* The request
Beginning with the line in which "As documented here, looking" appears, transcribe each line word for word until the records end. Do not include pictures.

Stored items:
━━━━━━

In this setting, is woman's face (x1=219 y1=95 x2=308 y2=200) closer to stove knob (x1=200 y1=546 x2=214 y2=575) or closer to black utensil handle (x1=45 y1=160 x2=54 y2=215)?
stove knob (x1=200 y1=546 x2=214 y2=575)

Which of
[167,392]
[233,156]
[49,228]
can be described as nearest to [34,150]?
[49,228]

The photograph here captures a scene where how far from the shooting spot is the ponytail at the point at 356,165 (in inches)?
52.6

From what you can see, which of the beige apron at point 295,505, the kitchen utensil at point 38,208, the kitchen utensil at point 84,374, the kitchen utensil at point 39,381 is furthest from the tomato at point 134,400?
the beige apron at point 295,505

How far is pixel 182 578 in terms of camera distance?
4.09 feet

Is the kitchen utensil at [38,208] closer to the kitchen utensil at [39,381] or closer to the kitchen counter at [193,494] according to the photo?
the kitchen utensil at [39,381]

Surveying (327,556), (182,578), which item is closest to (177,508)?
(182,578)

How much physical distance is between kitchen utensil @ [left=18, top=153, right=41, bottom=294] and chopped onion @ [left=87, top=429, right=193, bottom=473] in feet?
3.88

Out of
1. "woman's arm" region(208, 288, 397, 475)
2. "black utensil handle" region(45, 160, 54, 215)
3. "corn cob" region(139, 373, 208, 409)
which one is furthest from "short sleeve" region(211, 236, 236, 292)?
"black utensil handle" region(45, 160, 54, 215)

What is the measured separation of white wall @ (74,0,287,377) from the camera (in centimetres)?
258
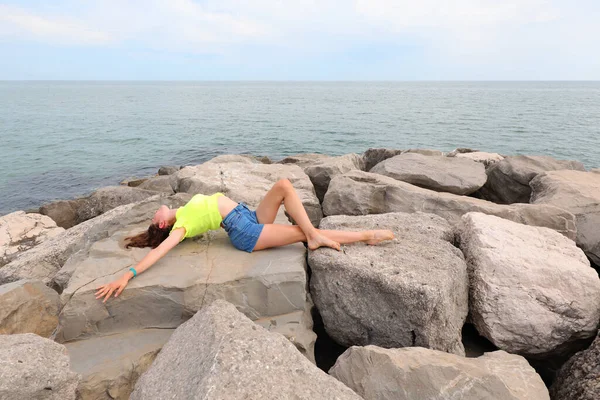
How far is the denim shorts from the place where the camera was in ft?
14.8

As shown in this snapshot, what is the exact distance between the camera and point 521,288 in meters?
3.82

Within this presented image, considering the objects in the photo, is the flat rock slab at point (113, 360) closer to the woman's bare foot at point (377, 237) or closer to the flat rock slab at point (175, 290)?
the flat rock slab at point (175, 290)

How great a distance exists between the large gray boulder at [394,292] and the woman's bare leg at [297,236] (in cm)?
10

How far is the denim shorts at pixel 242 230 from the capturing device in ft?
14.8

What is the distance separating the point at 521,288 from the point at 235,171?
19.3 feet

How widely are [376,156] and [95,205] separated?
29.3 feet

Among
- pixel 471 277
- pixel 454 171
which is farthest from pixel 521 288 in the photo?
pixel 454 171

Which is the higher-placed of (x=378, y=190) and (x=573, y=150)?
(x=378, y=190)

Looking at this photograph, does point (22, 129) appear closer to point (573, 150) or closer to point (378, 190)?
point (378, 190)

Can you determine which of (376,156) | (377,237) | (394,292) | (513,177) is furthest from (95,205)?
(513,177)

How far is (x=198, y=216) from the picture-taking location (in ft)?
15.0

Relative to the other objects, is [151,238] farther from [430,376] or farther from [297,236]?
[430,376]

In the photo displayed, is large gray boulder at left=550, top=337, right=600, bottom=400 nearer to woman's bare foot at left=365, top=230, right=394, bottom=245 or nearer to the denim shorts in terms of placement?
woman's bare foot at left=365, top=230, right=394, bottom=245

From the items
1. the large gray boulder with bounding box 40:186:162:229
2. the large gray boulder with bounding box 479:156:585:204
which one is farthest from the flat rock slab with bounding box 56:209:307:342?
the large gray boulder with bounding box 479:156:585:204
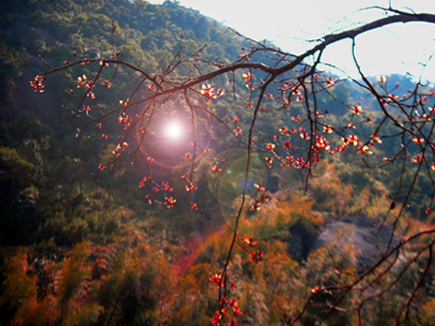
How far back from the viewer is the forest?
140 centimetres

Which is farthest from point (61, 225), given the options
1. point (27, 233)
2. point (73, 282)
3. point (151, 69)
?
point (151, 69)

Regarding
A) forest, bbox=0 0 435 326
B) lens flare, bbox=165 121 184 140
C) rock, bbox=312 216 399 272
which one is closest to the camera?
forest, bbox=0 0 435 326

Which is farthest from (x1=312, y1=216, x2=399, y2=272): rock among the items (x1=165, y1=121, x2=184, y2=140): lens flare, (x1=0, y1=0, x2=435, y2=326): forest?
(x1=165, y1=121, x2=184, y2=140): lens flare

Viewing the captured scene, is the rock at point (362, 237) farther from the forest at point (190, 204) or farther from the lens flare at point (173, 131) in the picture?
the lens flare at point (173, 131)

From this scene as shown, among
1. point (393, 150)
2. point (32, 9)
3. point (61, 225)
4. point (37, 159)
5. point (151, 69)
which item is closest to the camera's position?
point (61, 225)

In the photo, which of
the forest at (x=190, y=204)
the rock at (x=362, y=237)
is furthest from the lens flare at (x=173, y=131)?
the rock at (x=362, y=237)

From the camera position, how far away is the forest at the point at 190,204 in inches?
55.3

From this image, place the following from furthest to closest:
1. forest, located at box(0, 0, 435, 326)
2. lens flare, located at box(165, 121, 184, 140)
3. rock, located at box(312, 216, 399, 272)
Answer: lens flare, located at box(165, 121, 184, 140) < rock, located at box(312, 216, 399, 272) < forest, located at box(0, 0, 435, 326)

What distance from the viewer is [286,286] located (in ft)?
10.3

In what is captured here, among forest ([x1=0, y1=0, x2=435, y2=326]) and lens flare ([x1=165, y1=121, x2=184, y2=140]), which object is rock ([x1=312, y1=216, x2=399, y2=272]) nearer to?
forest ([x1=0, y1=0, x2=435, y2=326])

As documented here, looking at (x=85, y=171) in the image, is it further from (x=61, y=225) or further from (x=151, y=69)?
(x=151, y=69)

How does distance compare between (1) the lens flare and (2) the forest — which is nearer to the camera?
(2) the forest

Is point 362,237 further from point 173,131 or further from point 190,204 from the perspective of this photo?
point 173,131

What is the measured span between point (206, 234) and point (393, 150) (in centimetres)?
1879
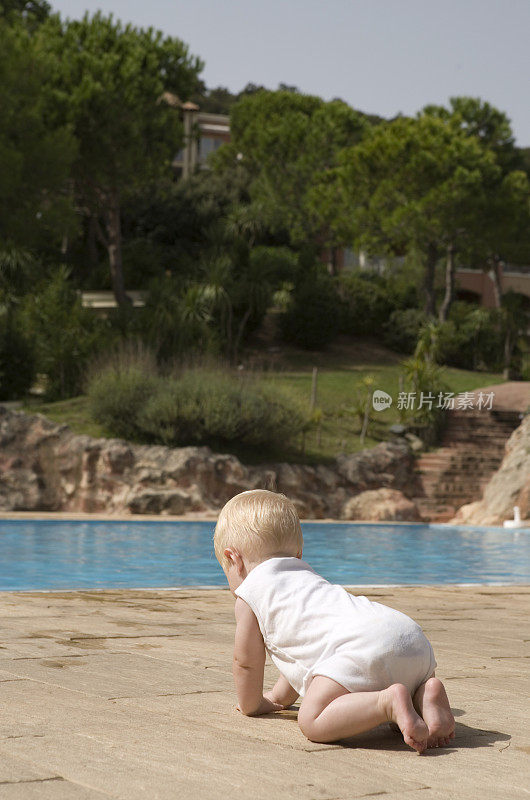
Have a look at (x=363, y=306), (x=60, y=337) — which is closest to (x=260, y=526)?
(x=60, y=337)

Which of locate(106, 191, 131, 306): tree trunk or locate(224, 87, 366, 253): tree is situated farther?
locate(224, 87, 366, 253): tree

━━━━━━

* Final answer
As documented here, looking at (x=85, y=171) in the image, is it further from (x=61, y=225) or further from (x=151, y=69)?
(x=151, y=69)

How does distance compare between (1) the lens flare and (2) the forest — which is nearer to the camera?
(2) the forest

Is point 362,237 further from point 173,131 or further from point 190,204 from the perspective of this photo?
point 173,131

What is the measured span between point (206, 234) and point (393, 150) (in centimetres)?
1879
Have a look at (x=363, y=306), (x=60, y=337) — which is closest to (x=260, y=526)?
(x=60, y=337)

Which of locate(106, 191, 131, 306): tree trunk or locate(224, 87, 366, 253): tree is situated farther?
locate(224, 87, 366, 253): tree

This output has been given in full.